Friday, April 17, 2015

How Does a Book Actually Work?

William Randolph Hearst, yellow journalist.









Zach Neal




How does a book actually work, anyway?

Nobody really seems to know, or if they do, it’s a highly-technical process description not well suited to lay men and women.

The brain, or mind, has working memory. It is a kind of short-term memory.

When we read, we process that information. That processing is what brings the book to life and makes pictures and what passes for sound begin to appear in our head.

It seems to me that reading is a process of short term or working memory. What part of the brain it happens in is a secondary question. The thing is that short term memory is much more plastic than long term memory. It gets wiped regularly, using the mechanism of sleep. Once something has made it into long term memory, it's usually stuck there pretty good.

If you can remember a book, something like Winnie the Pooh, that’s from our youth most likely. I don’t recall a single line from the book, and yet I know that I have read it…

That’s long-term memory. I have stuff labeled Winnie the Pooh filed away in there somewhere.

Once something is in long-term memory, it’s never really lost to us, although we may not remember it ever again. It’s still in there.

-=-=-=-=-

**TASK DESCRIPTION**. Pick up the blog post on how reading works and memory where it ends, writing the next few paragraphs in the same voice.

**GIVEN DATA**.
-=-=-=-=-

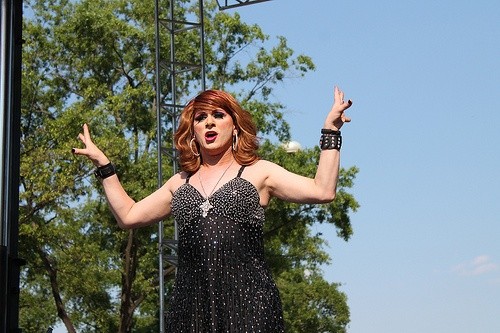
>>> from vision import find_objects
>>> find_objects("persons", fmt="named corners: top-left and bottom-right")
top-left (70, 84), bottom-right (353, 333)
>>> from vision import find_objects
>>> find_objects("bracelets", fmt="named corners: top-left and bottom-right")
top-left (321, 128), bottom-right (340, 135)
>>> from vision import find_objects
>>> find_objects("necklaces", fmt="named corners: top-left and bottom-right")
top-left (198, 159), bottom-right (234, 218)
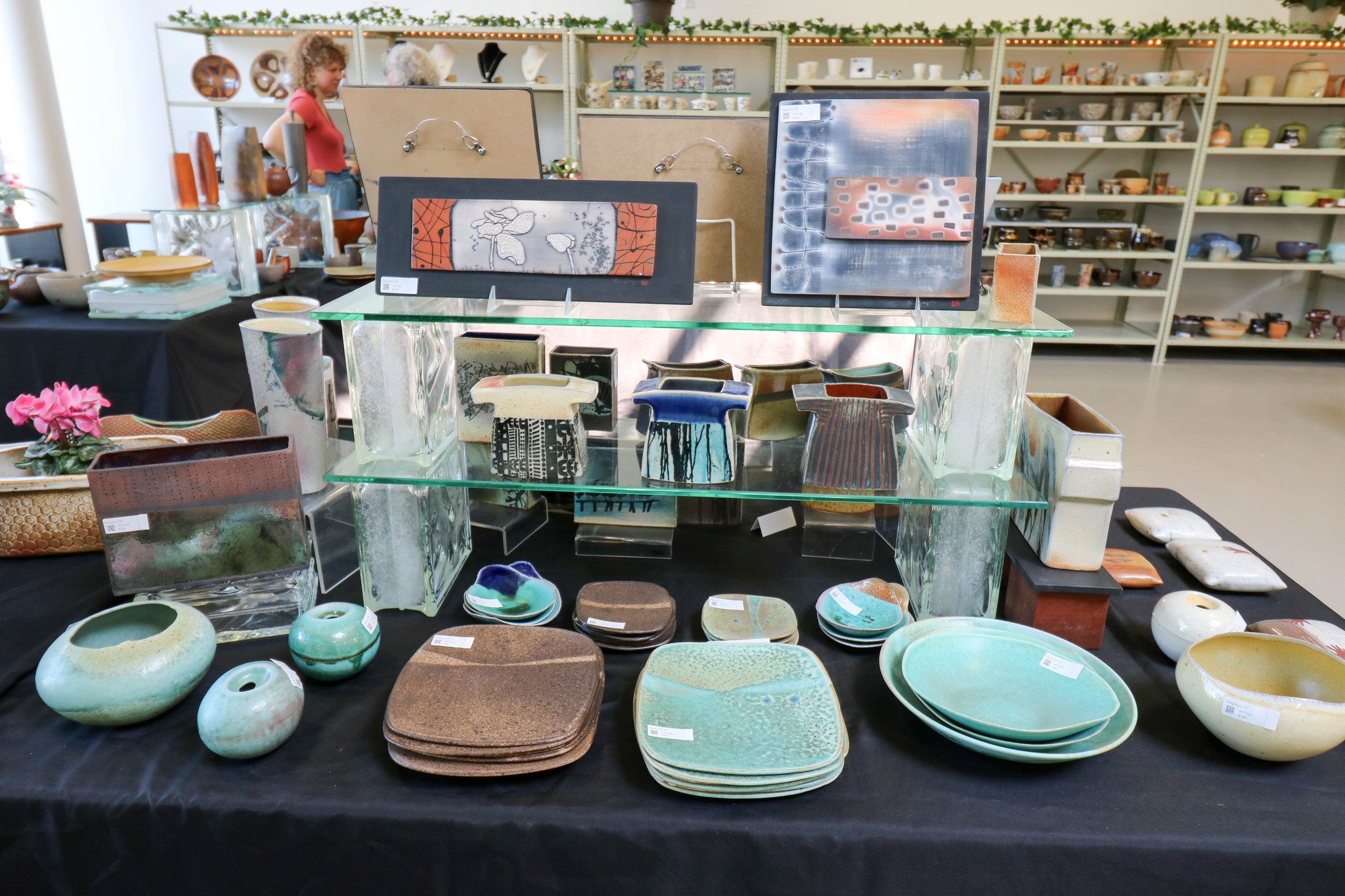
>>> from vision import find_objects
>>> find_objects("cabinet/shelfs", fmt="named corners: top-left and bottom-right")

-=-=-=-=-

**ANSWER TO THE PROBLEM**.
I saw someone in the grocery store today. They have one distinctive feature. The lady, about forty years old, had long, lush, curling eyelashes. She has other features as well, and for whatever reason I was looking at her.

It struck me later that it might have been Alice—someone I hadn’t seen in over twenty years. 

We didn’t recognize each other, not at the time. Those other features (as I remembered them from the past) matched up, when I thought about it, with what she might look like twenty years later.

I’m one of those people who are pretty good with names and faces.

I really had to think about it. I had to dig for it—and it could have been her. What really struck me was that she was looking at me. Was she digging in her memory, trying to figure out who that guy was? Honestly, I doubt if she’s thought of me since that time in college. We were just somebody in class. It’s not like we ever spoke much, or got to know each other. The human brain is hard-wired to recognize faces. That goes back a million years in our programming. The ability to read came much later in evolution

Memory is reconstructive. Some little thing jogs our memory and a lot more stuff comes tumbling out.

When I read a book, it’s usually at night, before I go to bed. During the day, that book is the farthest thing from my mind.

Right now I’m reading Gore Vidal’s Empire. It happens in about 1899.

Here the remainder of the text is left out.